# SET EXERCISE
Carry on the passage about Haring's art below from where it stops, keeping it separate from the lines that follow it.

# PAGE EXTRACT

Later works include a figure with the head of a fish taking a half-human television from behind; spotted dogs run riot through a man’s torso; tiny men ride on the back of a dragon ghetto blaster; a caterpillar with the head of a computer tramples across headless bodies trying to escape its captor. UFOs attack animals, buildings and people. Frivolity and fun become chaos and the advance of technology quickly turns into fear.

“I realised how many people could enjoy art if they were given the chance”

Photographs of Haring riding the city subway and hanging out in his neighbourhood, are a touching reminder of his geeky normality. His early chalk drawings and graffiti art appeared on blank spaces across New York City, from station walls, advertising hoardings and abandoned buildings to the mangled hood of a yellow taxi cab. He enjoyed talking to people about his drawings as he created them and said: “This was the first time I realised how many people could enjoy art if they were given the chance. These were not the people I saw in the museums or in the galleries, but a cross-section of humanity that cut across all boundaries.”

# RAW DATA
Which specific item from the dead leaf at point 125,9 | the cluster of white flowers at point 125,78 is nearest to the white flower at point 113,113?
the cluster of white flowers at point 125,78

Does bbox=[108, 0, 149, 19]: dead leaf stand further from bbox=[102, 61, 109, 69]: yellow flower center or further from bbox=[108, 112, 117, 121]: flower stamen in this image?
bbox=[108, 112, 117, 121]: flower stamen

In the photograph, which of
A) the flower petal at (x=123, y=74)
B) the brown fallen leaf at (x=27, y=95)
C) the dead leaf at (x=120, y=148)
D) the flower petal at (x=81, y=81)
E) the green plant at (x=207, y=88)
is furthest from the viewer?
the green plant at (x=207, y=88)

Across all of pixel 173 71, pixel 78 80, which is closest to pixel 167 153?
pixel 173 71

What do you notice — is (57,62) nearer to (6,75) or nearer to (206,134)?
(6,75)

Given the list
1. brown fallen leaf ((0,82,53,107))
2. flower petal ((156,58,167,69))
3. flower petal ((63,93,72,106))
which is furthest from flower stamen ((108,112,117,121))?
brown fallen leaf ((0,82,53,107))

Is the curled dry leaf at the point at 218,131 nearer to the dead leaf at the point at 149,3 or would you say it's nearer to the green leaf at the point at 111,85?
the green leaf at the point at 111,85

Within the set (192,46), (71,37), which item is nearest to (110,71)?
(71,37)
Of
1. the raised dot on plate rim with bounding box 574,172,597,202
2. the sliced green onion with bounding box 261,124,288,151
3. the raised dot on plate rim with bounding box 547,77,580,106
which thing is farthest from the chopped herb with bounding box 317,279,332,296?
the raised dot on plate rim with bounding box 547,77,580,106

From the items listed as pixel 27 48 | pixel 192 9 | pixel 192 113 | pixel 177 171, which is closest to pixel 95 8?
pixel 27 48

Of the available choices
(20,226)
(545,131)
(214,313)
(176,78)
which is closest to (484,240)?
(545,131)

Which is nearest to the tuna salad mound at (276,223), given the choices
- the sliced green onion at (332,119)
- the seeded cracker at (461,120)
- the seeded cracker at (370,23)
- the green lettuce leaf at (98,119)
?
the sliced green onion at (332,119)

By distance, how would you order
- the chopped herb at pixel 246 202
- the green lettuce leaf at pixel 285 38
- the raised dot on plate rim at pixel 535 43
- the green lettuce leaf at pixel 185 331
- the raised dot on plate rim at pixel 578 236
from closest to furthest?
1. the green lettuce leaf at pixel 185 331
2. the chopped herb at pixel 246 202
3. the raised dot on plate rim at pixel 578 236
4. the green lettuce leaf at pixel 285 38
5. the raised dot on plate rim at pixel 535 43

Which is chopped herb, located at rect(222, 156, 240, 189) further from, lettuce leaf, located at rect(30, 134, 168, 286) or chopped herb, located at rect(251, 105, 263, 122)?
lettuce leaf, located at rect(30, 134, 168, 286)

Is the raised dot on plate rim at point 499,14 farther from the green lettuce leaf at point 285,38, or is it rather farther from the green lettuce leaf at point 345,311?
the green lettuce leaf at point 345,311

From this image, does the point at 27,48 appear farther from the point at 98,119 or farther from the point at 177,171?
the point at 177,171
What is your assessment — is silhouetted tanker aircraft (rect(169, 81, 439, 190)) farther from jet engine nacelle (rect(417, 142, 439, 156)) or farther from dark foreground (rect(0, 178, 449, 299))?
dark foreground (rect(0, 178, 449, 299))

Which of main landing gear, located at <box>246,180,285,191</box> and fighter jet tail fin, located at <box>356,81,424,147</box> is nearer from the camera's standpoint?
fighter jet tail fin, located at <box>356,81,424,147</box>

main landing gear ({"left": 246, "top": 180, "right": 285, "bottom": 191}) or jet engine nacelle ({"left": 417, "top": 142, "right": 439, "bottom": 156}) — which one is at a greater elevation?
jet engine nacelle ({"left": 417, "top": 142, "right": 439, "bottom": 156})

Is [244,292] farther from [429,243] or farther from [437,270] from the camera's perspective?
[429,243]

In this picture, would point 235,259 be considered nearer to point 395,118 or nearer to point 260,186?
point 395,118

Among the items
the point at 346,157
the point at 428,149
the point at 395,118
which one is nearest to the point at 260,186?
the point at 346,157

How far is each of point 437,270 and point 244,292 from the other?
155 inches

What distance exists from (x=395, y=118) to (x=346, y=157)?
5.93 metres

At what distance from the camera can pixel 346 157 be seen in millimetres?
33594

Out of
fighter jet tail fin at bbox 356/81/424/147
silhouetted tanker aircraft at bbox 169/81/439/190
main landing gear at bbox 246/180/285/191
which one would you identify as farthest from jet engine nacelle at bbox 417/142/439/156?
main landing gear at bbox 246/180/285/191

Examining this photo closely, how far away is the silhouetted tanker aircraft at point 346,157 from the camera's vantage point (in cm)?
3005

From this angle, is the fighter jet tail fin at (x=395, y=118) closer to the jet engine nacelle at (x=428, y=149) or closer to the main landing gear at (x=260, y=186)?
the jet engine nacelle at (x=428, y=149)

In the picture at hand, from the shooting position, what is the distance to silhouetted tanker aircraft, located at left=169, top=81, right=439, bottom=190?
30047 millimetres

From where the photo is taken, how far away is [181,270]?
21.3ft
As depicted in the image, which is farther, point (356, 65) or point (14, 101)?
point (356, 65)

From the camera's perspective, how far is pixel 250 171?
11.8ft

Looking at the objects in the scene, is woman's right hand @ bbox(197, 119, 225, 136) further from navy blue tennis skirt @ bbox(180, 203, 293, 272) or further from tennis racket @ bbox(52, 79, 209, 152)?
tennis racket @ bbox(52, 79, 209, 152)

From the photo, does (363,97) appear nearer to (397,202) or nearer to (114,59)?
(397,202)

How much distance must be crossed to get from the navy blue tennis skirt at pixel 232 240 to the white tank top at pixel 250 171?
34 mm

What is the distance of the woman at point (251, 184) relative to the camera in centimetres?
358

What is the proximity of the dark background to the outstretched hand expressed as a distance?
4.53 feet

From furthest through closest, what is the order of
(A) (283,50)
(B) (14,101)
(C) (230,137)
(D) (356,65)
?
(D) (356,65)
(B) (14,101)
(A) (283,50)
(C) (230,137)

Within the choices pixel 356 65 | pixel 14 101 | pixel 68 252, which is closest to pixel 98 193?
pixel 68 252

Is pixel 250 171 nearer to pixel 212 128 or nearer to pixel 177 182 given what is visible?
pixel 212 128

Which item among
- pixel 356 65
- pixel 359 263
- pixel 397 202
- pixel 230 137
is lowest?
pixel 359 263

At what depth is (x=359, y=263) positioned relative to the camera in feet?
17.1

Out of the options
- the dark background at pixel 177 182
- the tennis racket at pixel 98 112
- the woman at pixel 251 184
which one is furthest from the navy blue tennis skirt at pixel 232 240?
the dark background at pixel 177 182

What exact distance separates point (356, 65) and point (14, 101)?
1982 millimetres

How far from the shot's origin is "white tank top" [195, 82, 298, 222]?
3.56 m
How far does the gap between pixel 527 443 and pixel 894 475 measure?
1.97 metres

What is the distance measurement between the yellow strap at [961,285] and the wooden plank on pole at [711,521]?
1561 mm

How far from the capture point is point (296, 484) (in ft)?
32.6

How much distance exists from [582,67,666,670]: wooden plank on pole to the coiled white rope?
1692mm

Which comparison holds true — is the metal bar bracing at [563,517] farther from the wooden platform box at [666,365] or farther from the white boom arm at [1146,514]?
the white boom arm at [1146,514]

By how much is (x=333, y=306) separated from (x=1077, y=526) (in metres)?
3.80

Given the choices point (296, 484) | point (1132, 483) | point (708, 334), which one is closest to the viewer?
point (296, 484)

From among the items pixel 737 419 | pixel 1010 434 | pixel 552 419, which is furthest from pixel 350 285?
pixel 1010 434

# ANSWER TO THE TASK
Bridging the gap between art and popular culture is a recurring theme. In 1982, Haring transformed the basement of Soho’s Shafrazi Gallery into a club with fluorescent day-glo paintings presented under UV light and soundtracked by a hip hop DJ. The Blacklight Room (below) is one of this exhibition’s highlights, a playful circus of red and yellow stripes centred around an angry ‘barking dog’ piece in neon shades of green and red. No photos inside the installation please, but you’re more than welcome to give your mate a call after to ask if they want a t-shirt, record or button badge from the gift shop. Inspired by Haring’s Pop-Shop boutique in downtown Manhattan, Keith would most definitely approve.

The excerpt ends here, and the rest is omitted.